PROBLEM => Please render the material from the line with "In the ETHNICITY chart, what is the difference" up to and including the line with "What kind of chart is shown on the slide? bar" as a Markdown table with two columns, Row and Text, giving each line its row number. Leave out blank lines and the pictures.

DATASET EXCERPTS =>
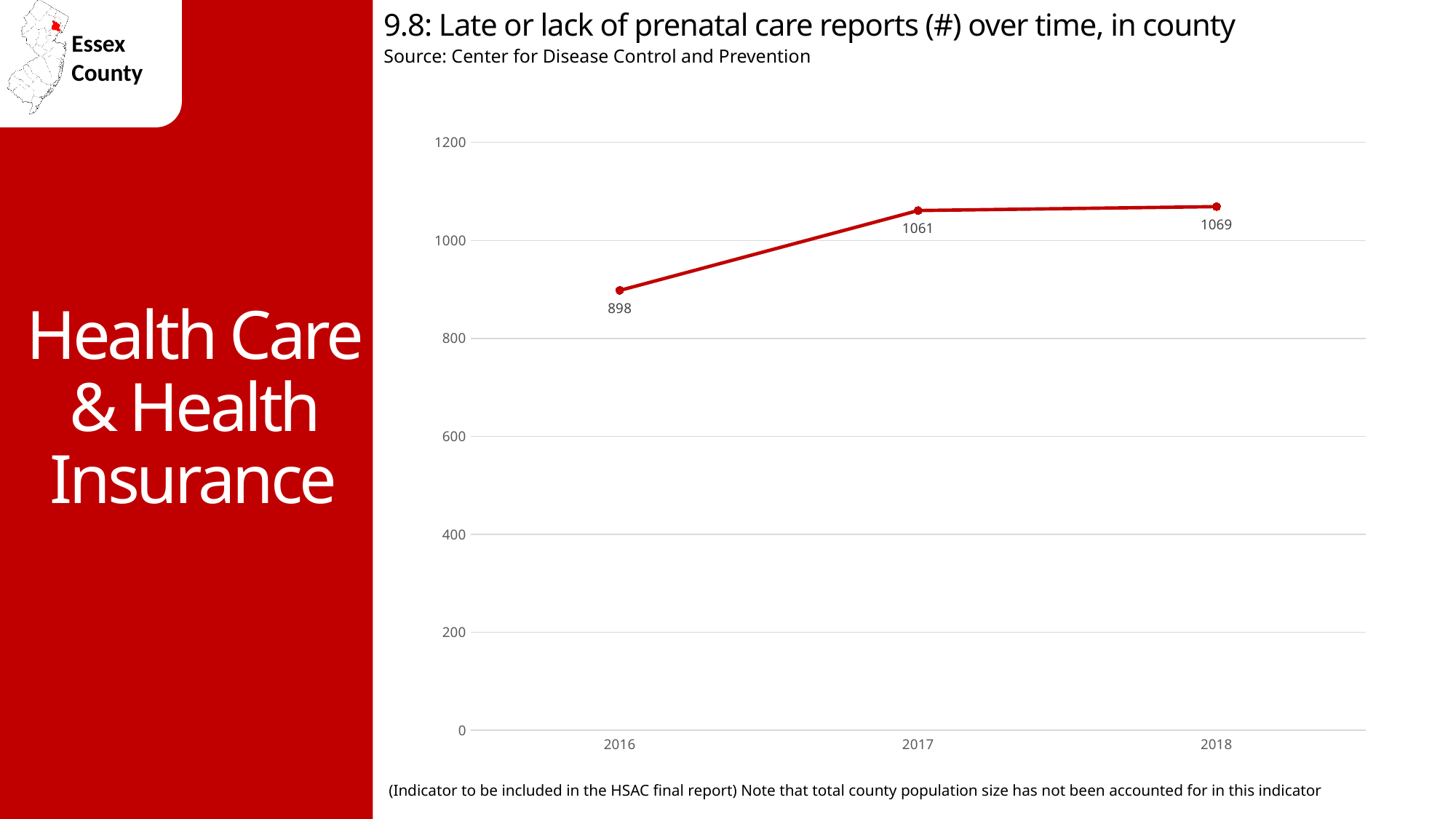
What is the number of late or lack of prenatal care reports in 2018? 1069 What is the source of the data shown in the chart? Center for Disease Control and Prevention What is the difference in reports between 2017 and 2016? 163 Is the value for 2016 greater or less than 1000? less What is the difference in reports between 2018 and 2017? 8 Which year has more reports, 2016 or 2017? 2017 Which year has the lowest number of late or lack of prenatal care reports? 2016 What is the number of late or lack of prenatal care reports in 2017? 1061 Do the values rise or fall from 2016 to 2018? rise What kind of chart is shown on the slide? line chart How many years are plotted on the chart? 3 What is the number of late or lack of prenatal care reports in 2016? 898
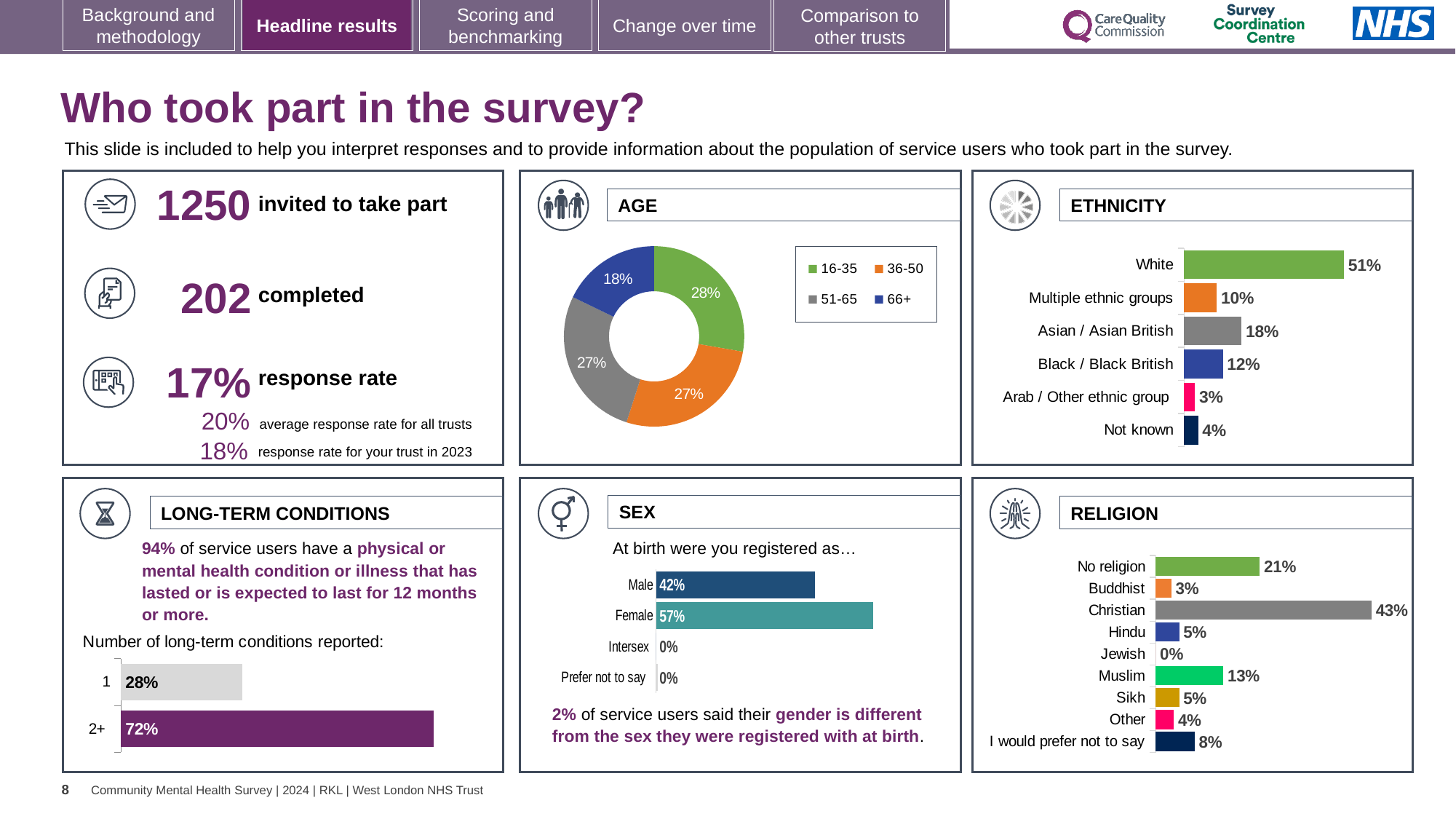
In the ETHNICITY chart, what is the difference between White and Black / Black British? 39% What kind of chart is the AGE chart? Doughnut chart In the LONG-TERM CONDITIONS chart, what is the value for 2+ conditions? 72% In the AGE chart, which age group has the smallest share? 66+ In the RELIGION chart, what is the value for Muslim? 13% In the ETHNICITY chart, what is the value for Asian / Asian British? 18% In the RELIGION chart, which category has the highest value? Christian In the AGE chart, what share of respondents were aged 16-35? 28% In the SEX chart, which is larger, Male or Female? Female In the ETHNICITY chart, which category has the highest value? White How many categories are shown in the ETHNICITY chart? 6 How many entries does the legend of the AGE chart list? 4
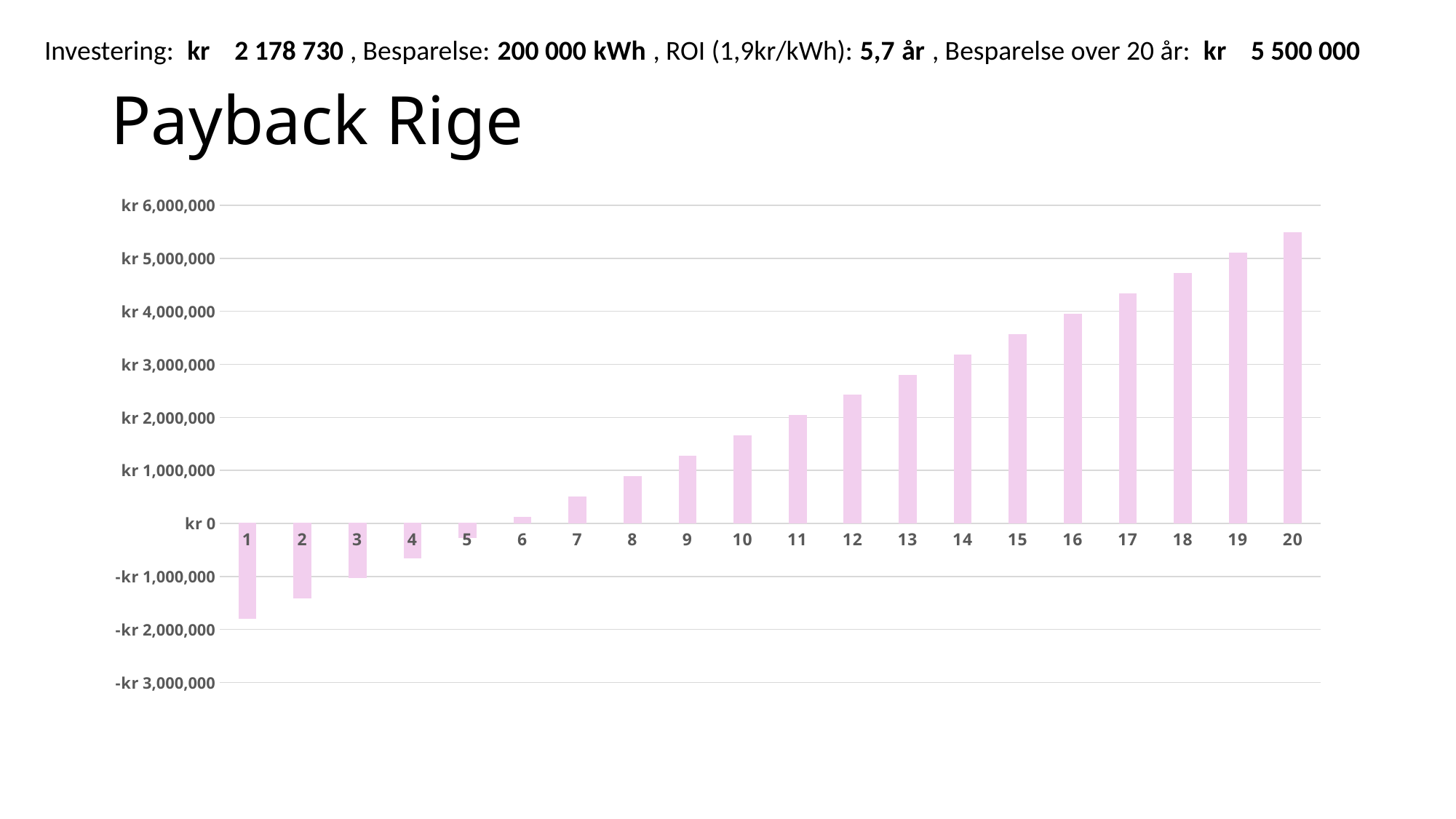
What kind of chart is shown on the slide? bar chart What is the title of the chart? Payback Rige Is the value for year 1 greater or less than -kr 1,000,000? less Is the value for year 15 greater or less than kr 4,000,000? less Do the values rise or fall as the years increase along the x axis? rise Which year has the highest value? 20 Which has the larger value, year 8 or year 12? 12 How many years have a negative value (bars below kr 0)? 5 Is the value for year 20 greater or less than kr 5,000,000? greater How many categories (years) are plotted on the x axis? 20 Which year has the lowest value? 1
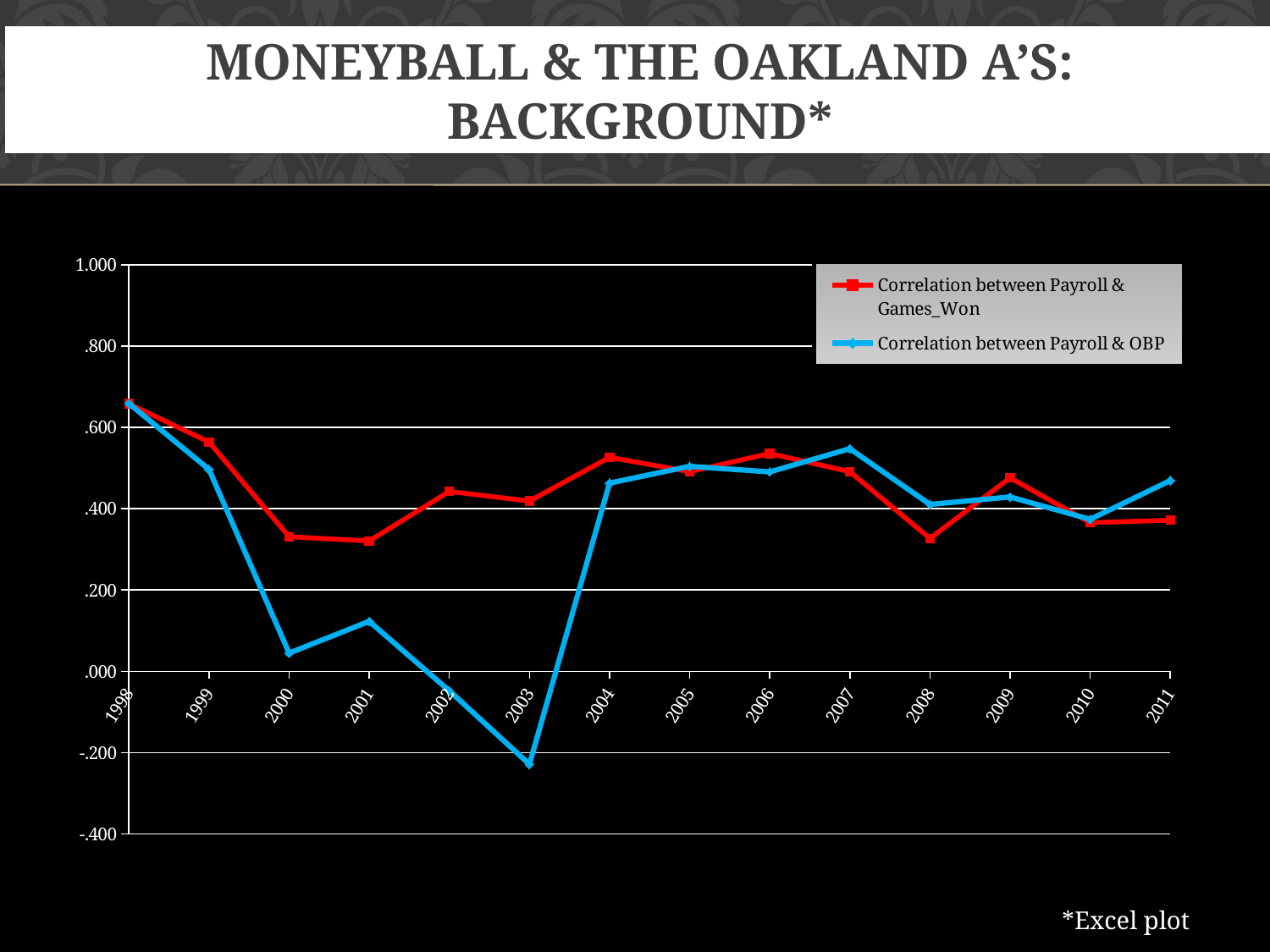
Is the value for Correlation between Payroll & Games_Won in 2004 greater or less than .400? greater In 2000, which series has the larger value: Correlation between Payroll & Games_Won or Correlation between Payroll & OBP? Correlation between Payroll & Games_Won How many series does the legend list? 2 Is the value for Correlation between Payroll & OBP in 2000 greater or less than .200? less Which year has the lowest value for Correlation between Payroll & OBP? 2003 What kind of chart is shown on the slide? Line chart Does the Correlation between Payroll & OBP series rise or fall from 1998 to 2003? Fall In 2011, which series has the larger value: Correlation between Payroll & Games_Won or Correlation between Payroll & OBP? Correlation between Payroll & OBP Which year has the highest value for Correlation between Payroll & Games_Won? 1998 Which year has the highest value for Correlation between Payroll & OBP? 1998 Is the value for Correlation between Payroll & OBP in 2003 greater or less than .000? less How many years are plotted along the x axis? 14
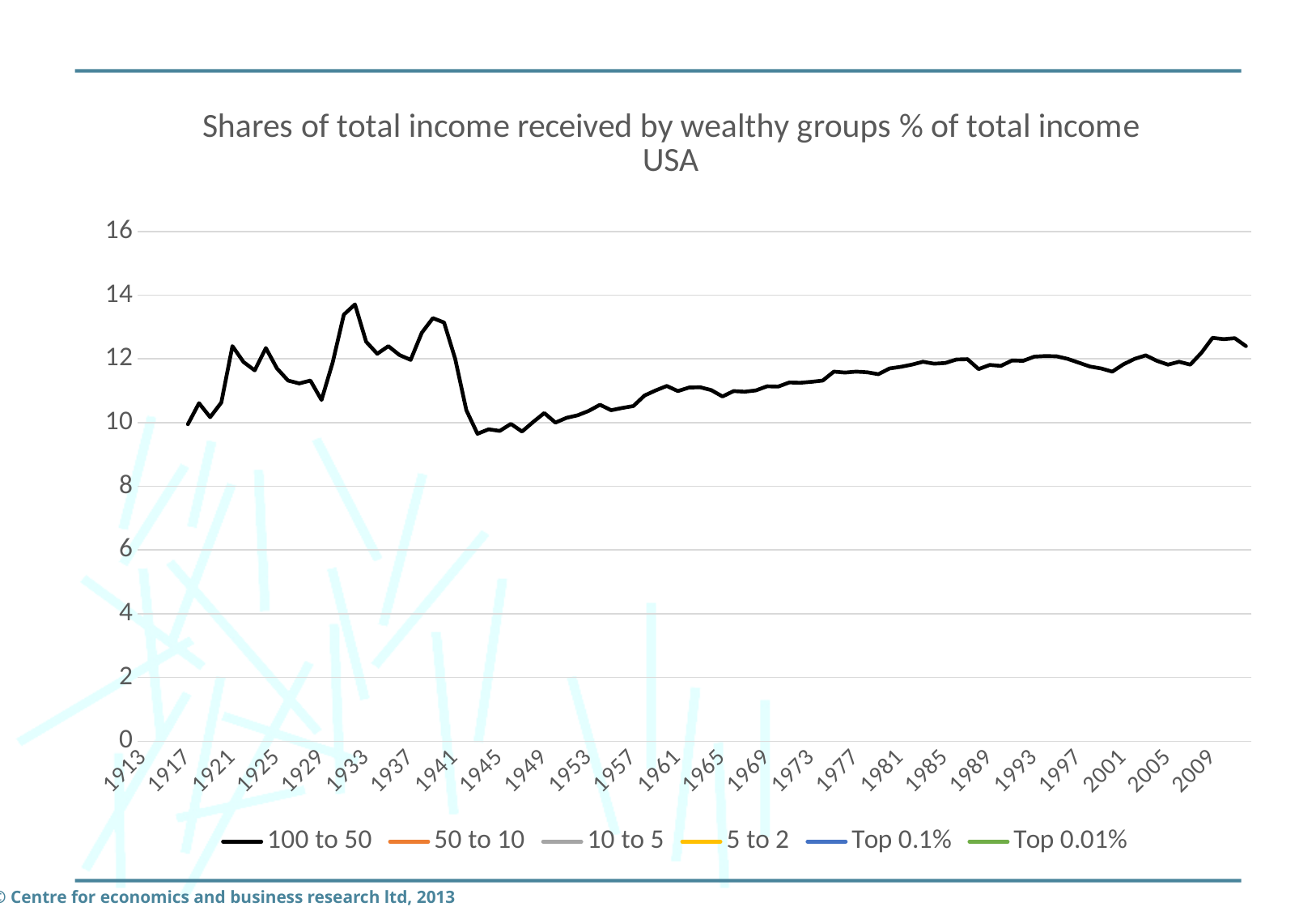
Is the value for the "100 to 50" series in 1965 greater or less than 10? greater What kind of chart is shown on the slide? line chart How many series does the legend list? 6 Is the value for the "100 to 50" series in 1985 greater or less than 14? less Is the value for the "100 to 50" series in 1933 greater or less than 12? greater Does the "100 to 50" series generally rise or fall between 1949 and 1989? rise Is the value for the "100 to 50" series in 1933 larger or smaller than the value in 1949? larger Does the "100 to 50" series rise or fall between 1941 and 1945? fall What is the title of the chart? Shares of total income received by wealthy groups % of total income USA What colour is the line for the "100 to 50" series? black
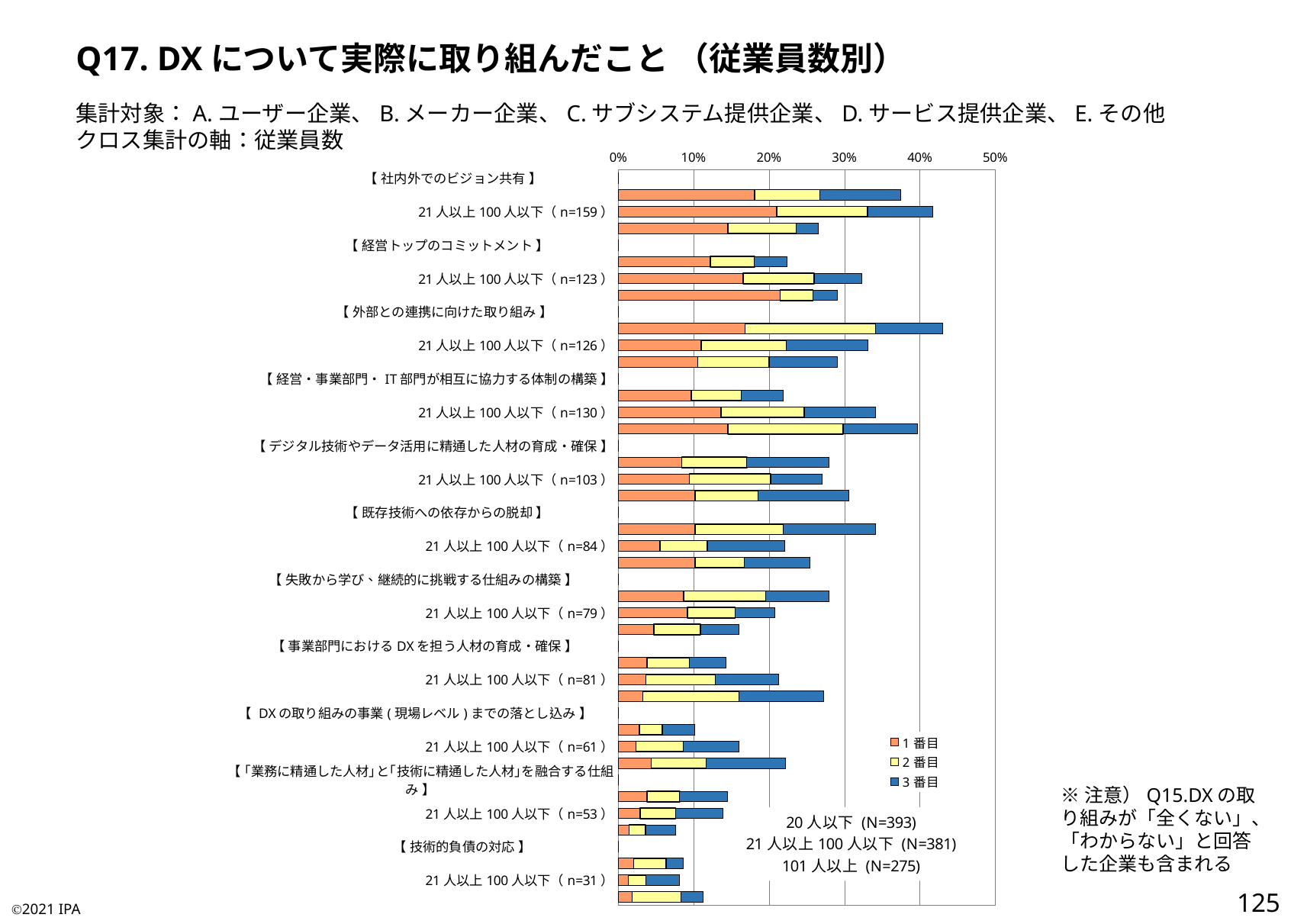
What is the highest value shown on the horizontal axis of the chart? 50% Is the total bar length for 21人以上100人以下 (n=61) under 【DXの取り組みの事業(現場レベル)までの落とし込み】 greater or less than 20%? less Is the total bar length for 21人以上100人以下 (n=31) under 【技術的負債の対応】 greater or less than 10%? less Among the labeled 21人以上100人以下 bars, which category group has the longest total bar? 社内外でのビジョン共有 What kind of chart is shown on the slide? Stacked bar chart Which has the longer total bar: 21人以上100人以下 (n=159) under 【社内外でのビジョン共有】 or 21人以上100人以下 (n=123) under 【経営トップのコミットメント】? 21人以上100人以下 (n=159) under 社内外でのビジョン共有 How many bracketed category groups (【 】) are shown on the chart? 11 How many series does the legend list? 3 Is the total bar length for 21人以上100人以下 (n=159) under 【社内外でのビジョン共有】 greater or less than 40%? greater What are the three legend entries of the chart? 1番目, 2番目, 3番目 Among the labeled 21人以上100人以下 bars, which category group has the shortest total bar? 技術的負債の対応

THE ANSWER =>
| Row | Text |
|---|---|
| 1 | In the ETHNICITY chart, what is the difference between White and Black / Black British? 39% What kind of chart is the AGE chart? Doughnut chart In the LONG-TERM CONDITIONS chart, what is the value for 2+ conditions? 72% In the AGE chart, which age group has the smallest share? 66+ In the RELIGION chart, what is the value for Muslim? 13% In the ETHNICITY chart, what is the value for Asian / Asian British? 18% In the RELIGION chart, which category has the highest value? Christian In the AGE chart, what share of respondents were aged 16-35? 28% In the SEX chart, which is larger, Male or Female? Female In the ETHNICITY chart, which category has the highest value? White How many categories are shown in the ETHNICITY chart? 6 How many entries does the legend of the AGE chart list? 4 |
| 2 | What kind of chart is shown on the slide? bar chart What is the title of the chart? Payback Rige Is the value for year 1 greater or less than -kr 1,000,000? less Is the value for year 15 greater or less than kr 4,000,000? less Do the values rise or fall as the years increase along the x axis? rise Which year has the highest value? 20 Which has the larger value, year 8 or year 12? 12 How many years have a negative value (bars below kr 0)? 5 Is the value for year 20 greater or less than kr 5,000,000? greater How many categories (years) are plotted on the x axis? 20 Which year has the lowest value? 1 |